Synthpop duo Andy McCluskey and Paul Humphreys – best known as Orchestral Manoeuvres in the Dark (OMD) – have returned with English Electric, the follow-up album to 2010’s History of Modern. It’s the band’s 12th studio album and the second since McCluskey and Humphreys, along with the original touring members, resurrected the group.
English Electric is a concept album of sorts that tells the story of a utopian future gone technologically awry – so much so that a dystopian catastrophe is the result. McCluskey and Humphreys use computer-spoken interlude tracks to generate a coherent storyline by linking the tracks.
The record opens with one of these tracks. A female robotic voice proclaims, “The future that you have anticipated has been cancelled. Please remain seated and wait for further instructions.” Lead single “Metroland” – a seven-and-a-half minute poppy, cheerful, and upbeat tune – follows this warning. Much like the instrumentation, the lyrics are simple, but they pertain to the dystopian themes of the album.
And this minimalistic approach to instrumentation pervades English Electric – especially when you compare the record to other OMD albums. But it still contains the trademark sound that OMD have crafted over the years by continuing to demonstrate the band’s interest in the relationship between science and art. Echoing the soundscapes of History of Modern and Kraftwerk, the album fits and functions perfectly like gears in a machine, with the exception of “Our System,” which sticks out more than any other track on the album.
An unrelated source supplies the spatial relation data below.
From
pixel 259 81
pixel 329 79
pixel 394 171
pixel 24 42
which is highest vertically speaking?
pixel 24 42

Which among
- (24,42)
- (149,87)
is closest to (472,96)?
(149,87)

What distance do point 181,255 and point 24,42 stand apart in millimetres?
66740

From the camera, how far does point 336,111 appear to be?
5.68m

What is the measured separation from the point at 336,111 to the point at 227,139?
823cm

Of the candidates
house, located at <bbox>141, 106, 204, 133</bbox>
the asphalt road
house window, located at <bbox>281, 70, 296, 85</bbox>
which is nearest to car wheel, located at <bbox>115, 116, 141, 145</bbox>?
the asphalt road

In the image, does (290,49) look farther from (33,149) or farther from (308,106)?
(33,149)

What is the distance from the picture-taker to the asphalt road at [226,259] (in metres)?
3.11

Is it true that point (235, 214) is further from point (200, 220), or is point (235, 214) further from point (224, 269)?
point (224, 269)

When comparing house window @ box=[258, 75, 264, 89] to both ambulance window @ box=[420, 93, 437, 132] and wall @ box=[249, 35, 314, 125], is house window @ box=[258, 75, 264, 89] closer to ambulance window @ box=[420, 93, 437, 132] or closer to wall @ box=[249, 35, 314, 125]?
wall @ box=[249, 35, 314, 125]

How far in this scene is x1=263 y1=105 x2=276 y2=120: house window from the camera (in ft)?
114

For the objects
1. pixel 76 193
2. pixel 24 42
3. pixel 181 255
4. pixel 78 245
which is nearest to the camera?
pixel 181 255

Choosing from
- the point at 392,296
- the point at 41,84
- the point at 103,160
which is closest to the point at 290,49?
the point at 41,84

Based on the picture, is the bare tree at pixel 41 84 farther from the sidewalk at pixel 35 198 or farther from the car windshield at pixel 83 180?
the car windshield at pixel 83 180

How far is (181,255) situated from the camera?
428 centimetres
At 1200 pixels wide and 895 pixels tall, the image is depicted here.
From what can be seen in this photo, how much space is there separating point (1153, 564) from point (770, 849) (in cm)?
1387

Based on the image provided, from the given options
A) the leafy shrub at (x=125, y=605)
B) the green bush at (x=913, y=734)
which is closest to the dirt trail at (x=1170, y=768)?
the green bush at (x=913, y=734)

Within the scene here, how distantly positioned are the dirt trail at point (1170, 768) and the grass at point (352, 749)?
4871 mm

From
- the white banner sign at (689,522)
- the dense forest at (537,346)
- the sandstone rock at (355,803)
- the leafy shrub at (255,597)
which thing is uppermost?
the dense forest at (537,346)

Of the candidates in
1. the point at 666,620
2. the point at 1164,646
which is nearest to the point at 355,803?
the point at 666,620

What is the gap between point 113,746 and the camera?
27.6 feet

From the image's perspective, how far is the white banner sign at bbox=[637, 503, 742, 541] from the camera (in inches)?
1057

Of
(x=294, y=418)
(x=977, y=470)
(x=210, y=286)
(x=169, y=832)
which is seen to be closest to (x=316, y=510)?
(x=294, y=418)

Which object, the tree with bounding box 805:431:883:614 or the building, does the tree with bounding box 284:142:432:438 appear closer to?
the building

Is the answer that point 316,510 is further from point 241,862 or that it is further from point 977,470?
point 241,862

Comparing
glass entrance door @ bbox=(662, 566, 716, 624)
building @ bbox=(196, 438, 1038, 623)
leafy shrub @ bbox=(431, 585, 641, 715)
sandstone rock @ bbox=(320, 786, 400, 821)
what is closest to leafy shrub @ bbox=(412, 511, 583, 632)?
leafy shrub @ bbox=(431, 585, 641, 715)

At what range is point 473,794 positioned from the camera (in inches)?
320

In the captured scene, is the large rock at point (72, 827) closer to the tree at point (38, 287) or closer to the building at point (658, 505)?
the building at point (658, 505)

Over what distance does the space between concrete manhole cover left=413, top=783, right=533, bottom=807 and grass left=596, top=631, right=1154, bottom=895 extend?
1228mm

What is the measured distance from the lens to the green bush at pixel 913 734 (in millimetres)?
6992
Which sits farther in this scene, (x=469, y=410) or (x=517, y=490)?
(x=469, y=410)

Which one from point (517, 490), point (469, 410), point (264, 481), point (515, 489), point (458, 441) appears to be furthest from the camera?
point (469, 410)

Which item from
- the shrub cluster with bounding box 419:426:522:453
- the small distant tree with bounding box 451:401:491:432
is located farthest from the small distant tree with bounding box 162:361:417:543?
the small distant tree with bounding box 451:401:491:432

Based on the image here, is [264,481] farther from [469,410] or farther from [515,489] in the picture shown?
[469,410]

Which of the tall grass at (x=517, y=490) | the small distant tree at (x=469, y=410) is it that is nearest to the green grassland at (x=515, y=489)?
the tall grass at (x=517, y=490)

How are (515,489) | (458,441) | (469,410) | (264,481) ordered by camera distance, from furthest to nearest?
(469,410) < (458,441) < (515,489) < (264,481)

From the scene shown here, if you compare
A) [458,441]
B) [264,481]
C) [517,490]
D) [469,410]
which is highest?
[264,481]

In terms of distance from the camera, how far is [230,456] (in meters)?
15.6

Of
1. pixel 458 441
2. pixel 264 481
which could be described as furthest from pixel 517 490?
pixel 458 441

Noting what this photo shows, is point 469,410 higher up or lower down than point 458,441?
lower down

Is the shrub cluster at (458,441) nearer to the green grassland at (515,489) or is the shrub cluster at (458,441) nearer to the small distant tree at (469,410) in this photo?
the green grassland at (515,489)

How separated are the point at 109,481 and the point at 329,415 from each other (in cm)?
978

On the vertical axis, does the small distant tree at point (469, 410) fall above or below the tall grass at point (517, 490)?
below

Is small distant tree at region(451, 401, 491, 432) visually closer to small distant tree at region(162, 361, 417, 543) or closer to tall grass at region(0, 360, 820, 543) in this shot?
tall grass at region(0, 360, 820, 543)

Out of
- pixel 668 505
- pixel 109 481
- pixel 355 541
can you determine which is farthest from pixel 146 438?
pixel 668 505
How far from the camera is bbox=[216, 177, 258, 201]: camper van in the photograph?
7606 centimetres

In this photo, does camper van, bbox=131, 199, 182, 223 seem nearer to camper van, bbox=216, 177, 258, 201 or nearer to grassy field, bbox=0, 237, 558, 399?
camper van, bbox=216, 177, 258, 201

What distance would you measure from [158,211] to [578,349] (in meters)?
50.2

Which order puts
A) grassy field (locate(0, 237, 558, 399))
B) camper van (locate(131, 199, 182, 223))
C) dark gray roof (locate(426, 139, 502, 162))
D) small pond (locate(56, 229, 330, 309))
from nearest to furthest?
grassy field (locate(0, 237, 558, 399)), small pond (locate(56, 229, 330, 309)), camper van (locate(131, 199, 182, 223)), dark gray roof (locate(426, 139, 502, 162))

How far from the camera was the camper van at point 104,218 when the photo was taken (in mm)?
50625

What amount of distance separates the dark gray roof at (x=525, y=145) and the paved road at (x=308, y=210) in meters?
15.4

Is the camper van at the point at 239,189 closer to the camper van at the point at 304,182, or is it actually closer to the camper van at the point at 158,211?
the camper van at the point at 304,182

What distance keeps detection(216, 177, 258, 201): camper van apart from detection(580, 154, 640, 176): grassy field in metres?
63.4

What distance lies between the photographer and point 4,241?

It’s notably the darkest song on the album, instrumentally and lyrically.
Another standout track is “Kissing The Machine,” which is a rewrite of a song that McCluskey and former Kraftwerk member Karl Bartos originally wrote in 1993 for their Elektric Music collaborative project. Only containing remnants of the original version, the revived track includes vocals from Claudia Brücken, who frequently collaborates with Humphreys.
Taken as a whole, English Electric encompasses the ideas of living in an autonomous and conformed world. But that world is humanized and personified in OMD’s music as society’s attempt to build a harmonious structure that completely fell short.
On English Electric, OMD continues to do what they do best: breathing life and soul into an otherwise technological landscape.